Baby’s
die in hun eerste levensjaren meer verschillende sociale contacten
hebben, kunnen op 17-jarige leeftijd makkelijker over hun vooroordelen
heen stappen.
Dat blijkt uit onderzoek van neurowetenschapper Saskia
Koch aan het Donders Instituut van de
Radboud Universiteit.
Stereotypen
Wanneer
mensen uitgaan van stereotypen die ze in hun hoofd hebben, kan dat hun
gedrag beïnvloeden. Koch: "Als je een aanname maakt over de persoon die
tegenover je zit, kan dat grote invloed hebben op hoe je met die persoon
omgaat. Denk aan het verschil tussen hoe je tegen een kind of tegen een
volwassene zou praten."
Data uit Nijmegen
Voor haar onderzoek gebruikte Koch data uit de
Nijmegen longitudinale studie. In dit onderzoek worden jongeren vanaf
hun babytijd gevolgd.
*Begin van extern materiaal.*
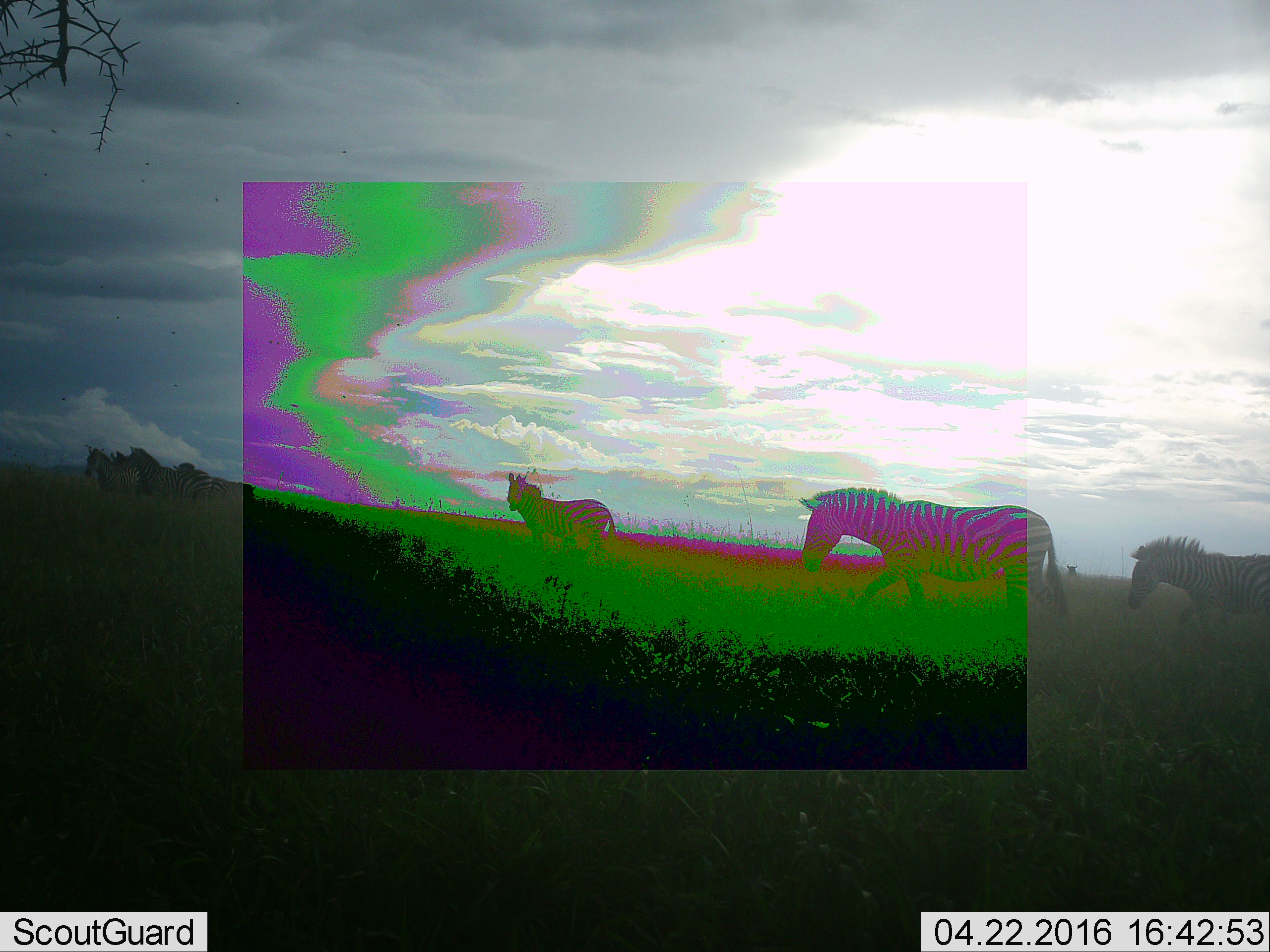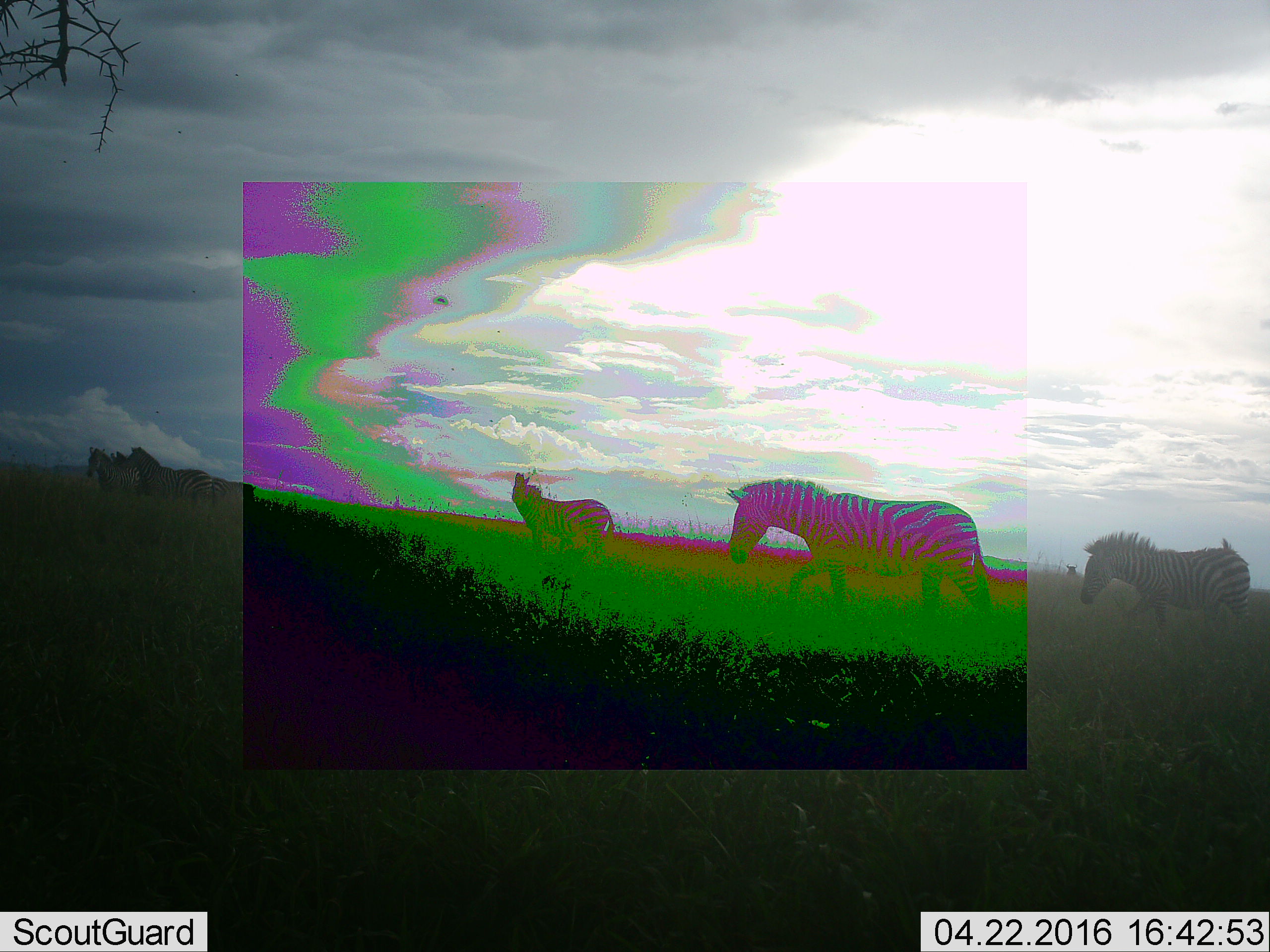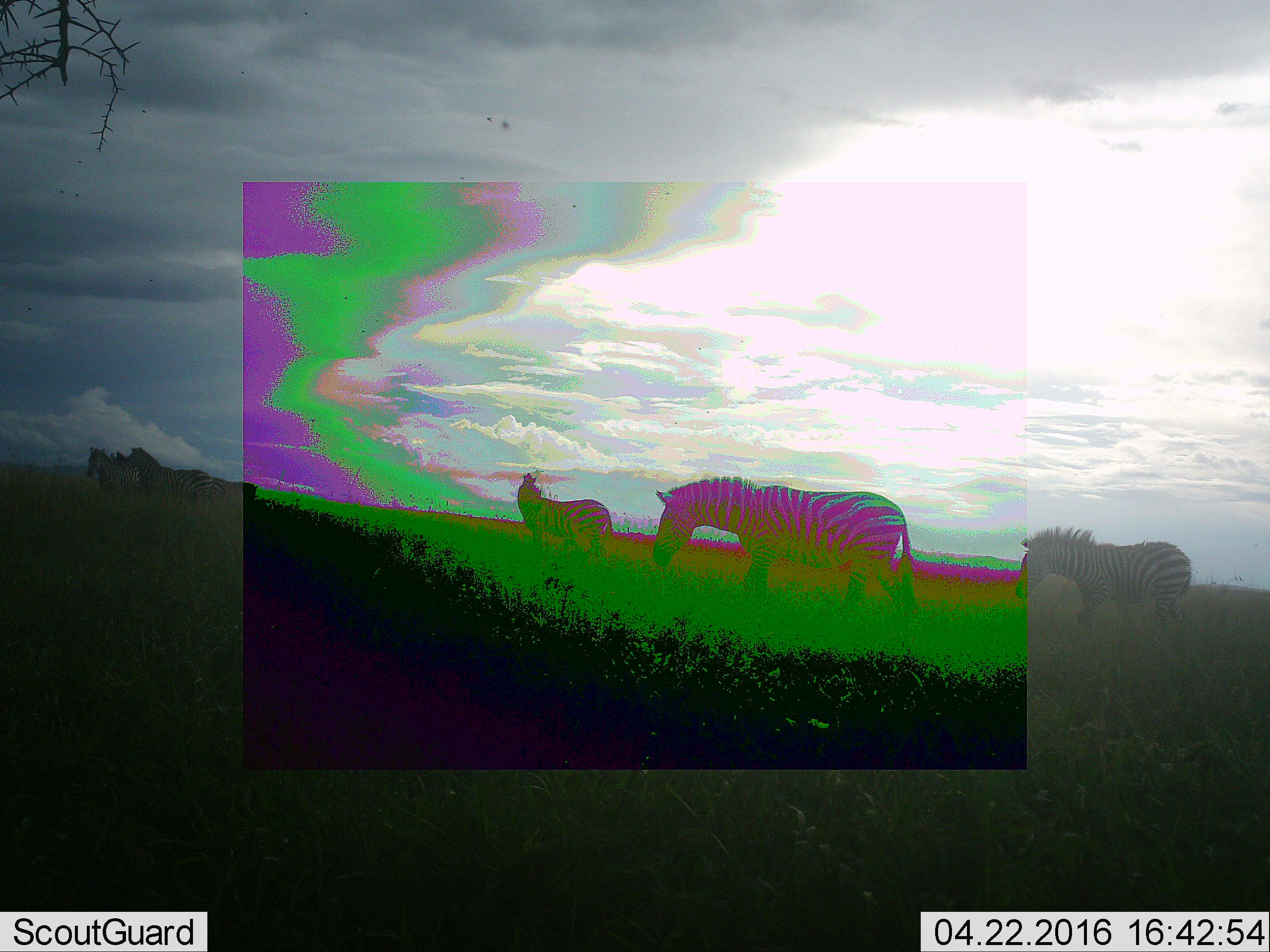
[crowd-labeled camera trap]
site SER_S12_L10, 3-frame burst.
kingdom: Animalia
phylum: Chordata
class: Mammalia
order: Perissodactyla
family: Equidae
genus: Equus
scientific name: Equus quagga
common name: plains zebra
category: zebraplains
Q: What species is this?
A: Zebraplains (plains zebra) (Equus quagga).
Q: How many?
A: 7.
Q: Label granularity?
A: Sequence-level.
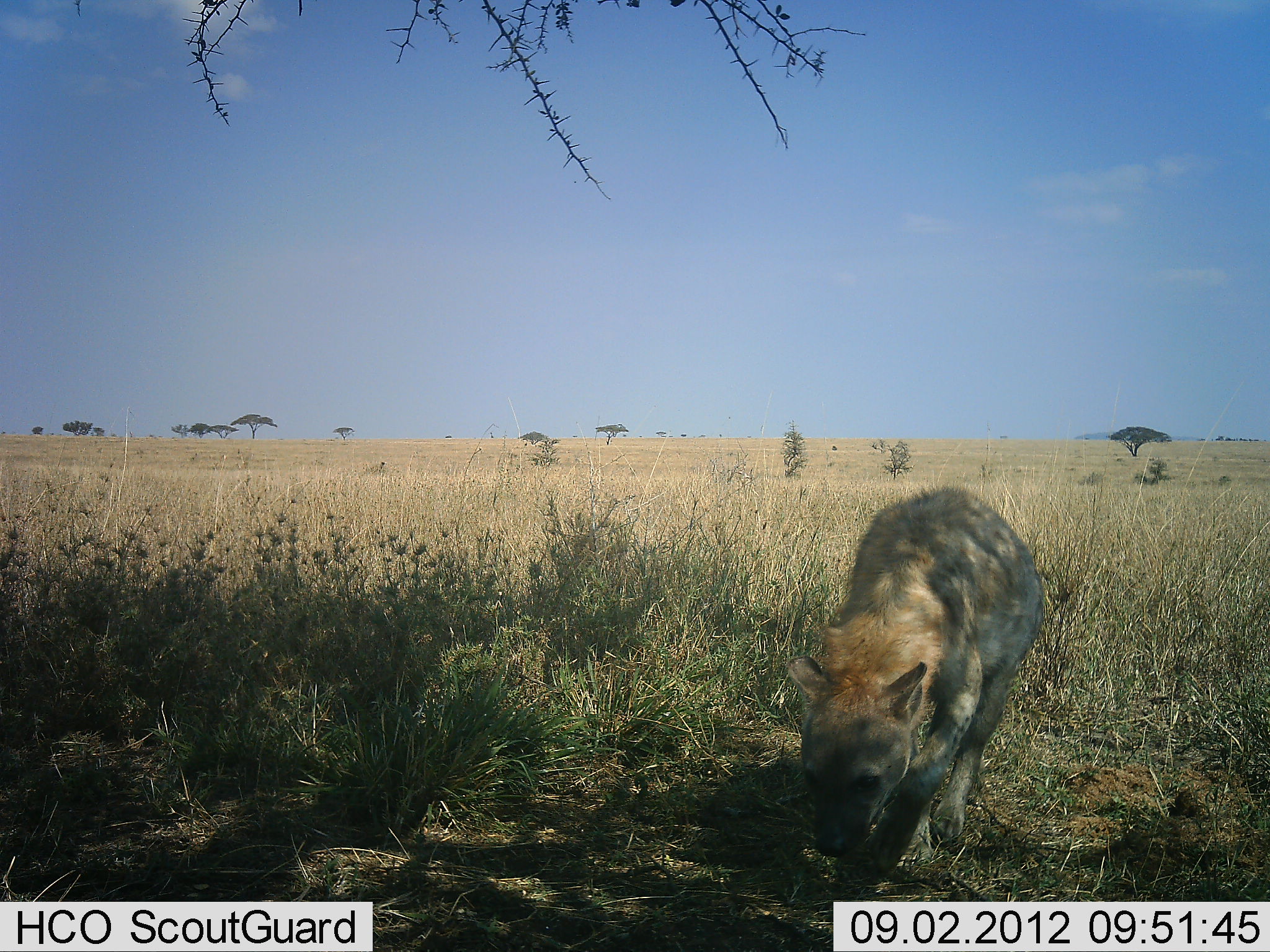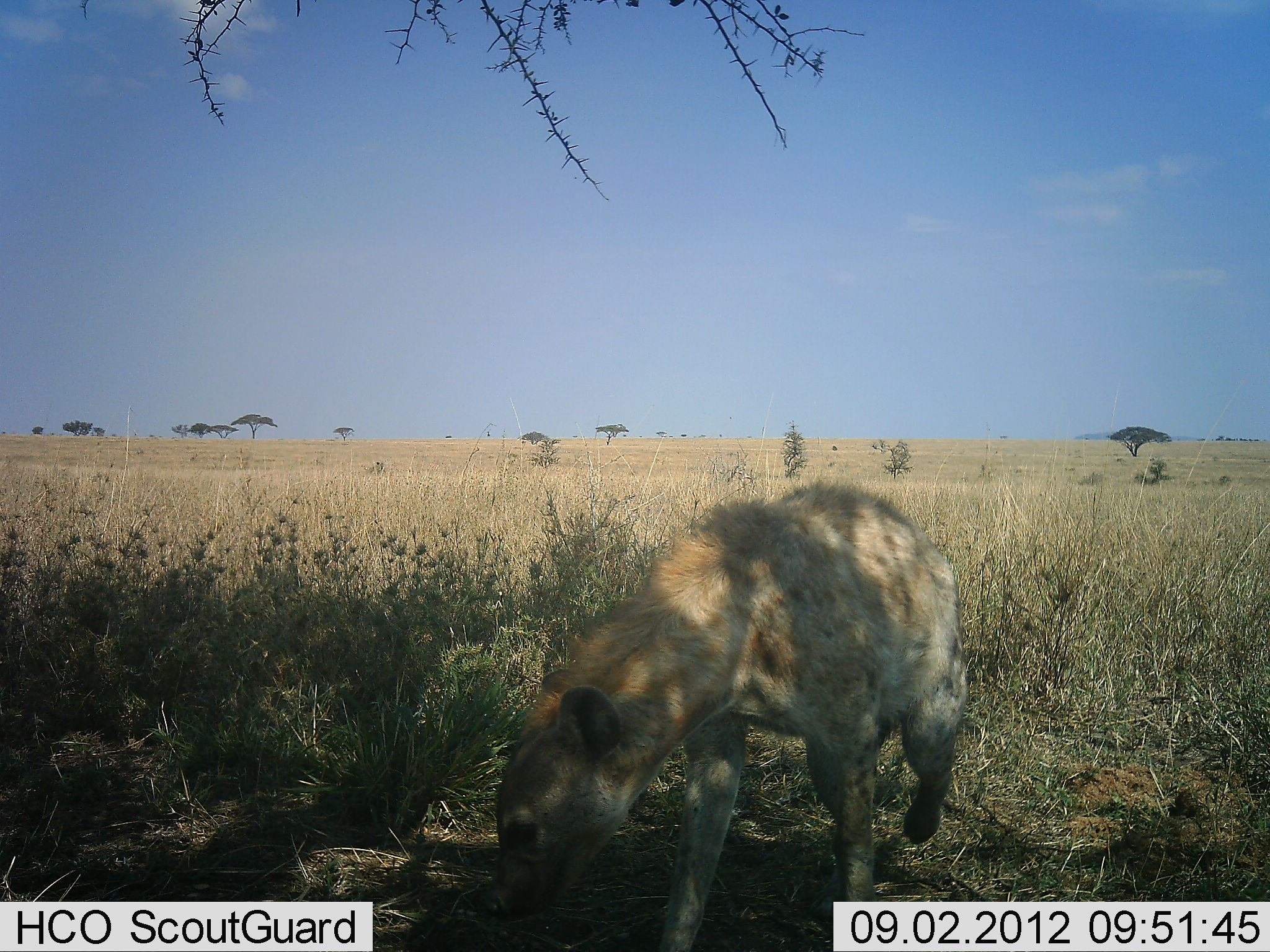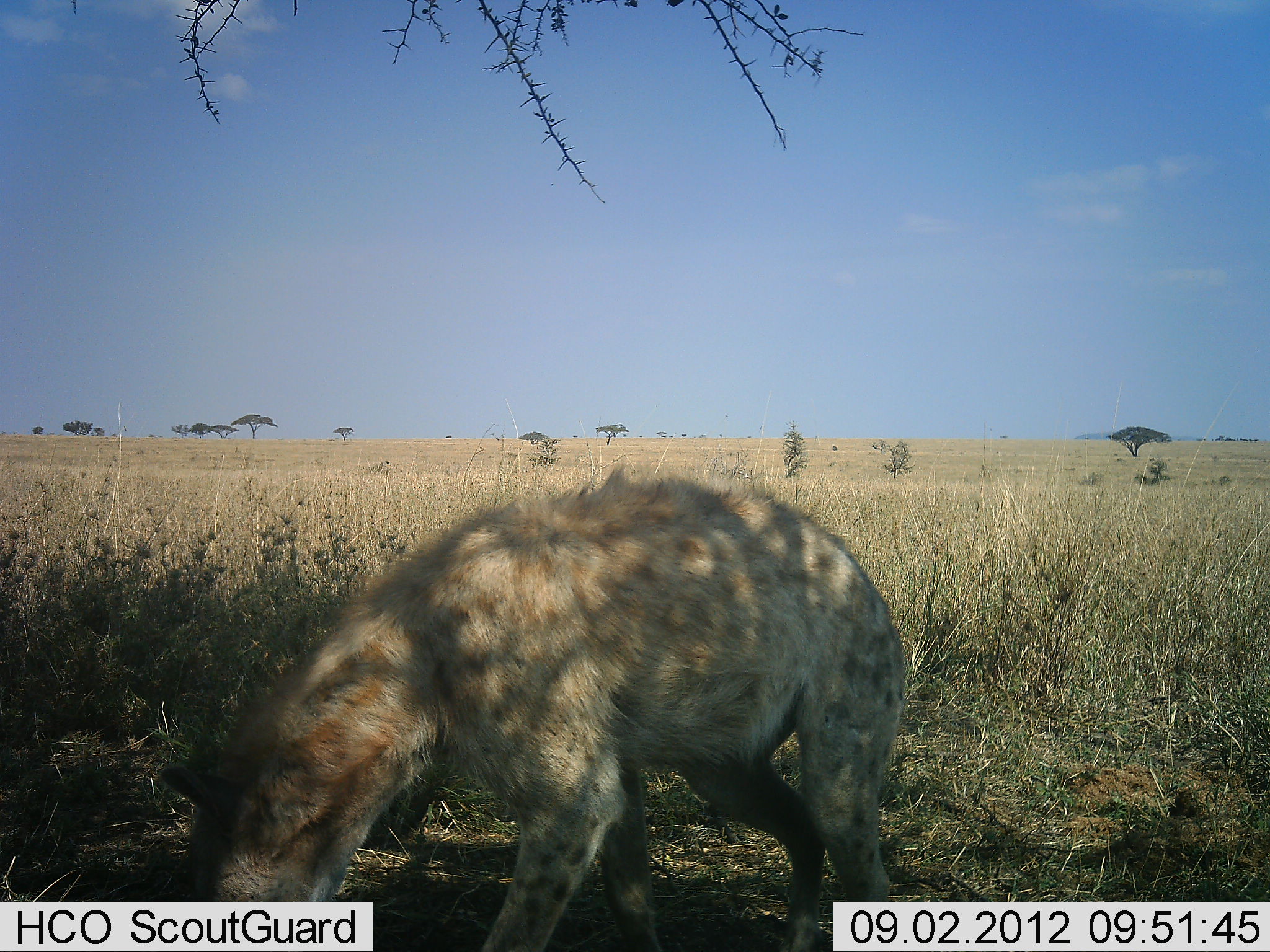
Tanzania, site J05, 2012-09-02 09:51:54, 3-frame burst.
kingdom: Animalia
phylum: Chordata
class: Mammalia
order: Carnivora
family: Hyaenidae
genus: Crocuta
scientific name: Crocuta crocuta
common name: spotted hyena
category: hyenaspotted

Jongeren die nog steeds meedoen aan dat onderzoek,
kregen een nieuwe taak, maar eerst werd gekeken naar hoe vaak zij als
baby naar de kinderopvang gingen. "We gingen ervan uit dat kinderen die
meer dagen naar de kinderopvang gingen, meer diverse sociale contacten
hadden: ze zagen meer verschillende leidsters, maar ontmoetten ook meer
verschillende kinderen, uit allerlei rangen en standen." Vervolgens
kregen dezelfde kinderen als 17-jarige de taak om een spelletje te doen.
Communicatiespelletje
In
het spelletje moesten ze samenspelen met een ander die ze niet zagen.
Beide spelers hadden het gezamenlijke doel om een object op een
gameboard te lokaliseren. Alleen de 17-jarige wist waar het object was.
Zonder verbaal te communiceren, moesten de 17-jarigen dit aan de ander
duidelijk maken. Koch: ‘Ze moesten dus communicatieve patronen bedenken
waar de ander wat mee kon, zodat de ander het object vond. Dat kon door
bijvoorbeeld bepaalde bewegingen te maken.’
Communicatieve patronen
Tegen
de 17-jarige werd vervolgens de ene keer verteld dat ze samen met een
5-jarige speelden en de andere keer dat ze met een volwassene te maken
hadden, terwijl het in werkelijkheid telkens dezelfde persoon was. In
eerste instantie pasten de 17-jarigen hun communicatieve patronen aan
als ze met het kind dachten te communiceren, door meer nadruk op hun
bewegingen te leggen. Hoe snel ze dit patroon lieten varen, hing af van
hoeveel tijd zij in de kinderopvang doorbrachten. Koch: "We zagen dat
17-jarigen die als baby met veel verschillende mensen in aanraking waren
gekomen, eerder over een stereotype heen konden stappen. Ze bleven niet
lang hangen in het idee dat ze met een kind aan het spelen waren, door
bijvoorbeeld langzamer te bewegen. Ze kwamen er in de interactie achter
dat het 'kind' ook heel goed was en gingen vaker af op die interactie.
Daar baseerden ze dan hun spel op."
Stereotype loslaten
Wat
dat volgens de onderzoeker betekent, is dat baby’s die meer diverse
sociale contacten hebben gehad op latere leeftijd makkelijker een
stereotype kunnen laten varen. Ze zijn sensitiever voor de sociale
interactie, en kunnen het beeld dat ze van tevoren van hun medespeler in
hun hoofd hebben sneller loslaten. Koch: ‘Het opdoen van veel diverse
sociale ervaringen op jonge leeftijd zorgt ervoor dat we ons beter
kunnen aanpassen aan de behoeften van onze partners in sociale
interactie’.
Publicatie
Koch,
S. B. J., Tyborowska, A., Niermann, H. C. M., Cillessen, A. H. N.,
Roelofs, K., Bašnáková, J., Toni, I., & Stolk, A. (2024).
Integrating stereotypes and factual evidence in interpersonal
communication. Npj Science of Learning, 9(1), 1–10.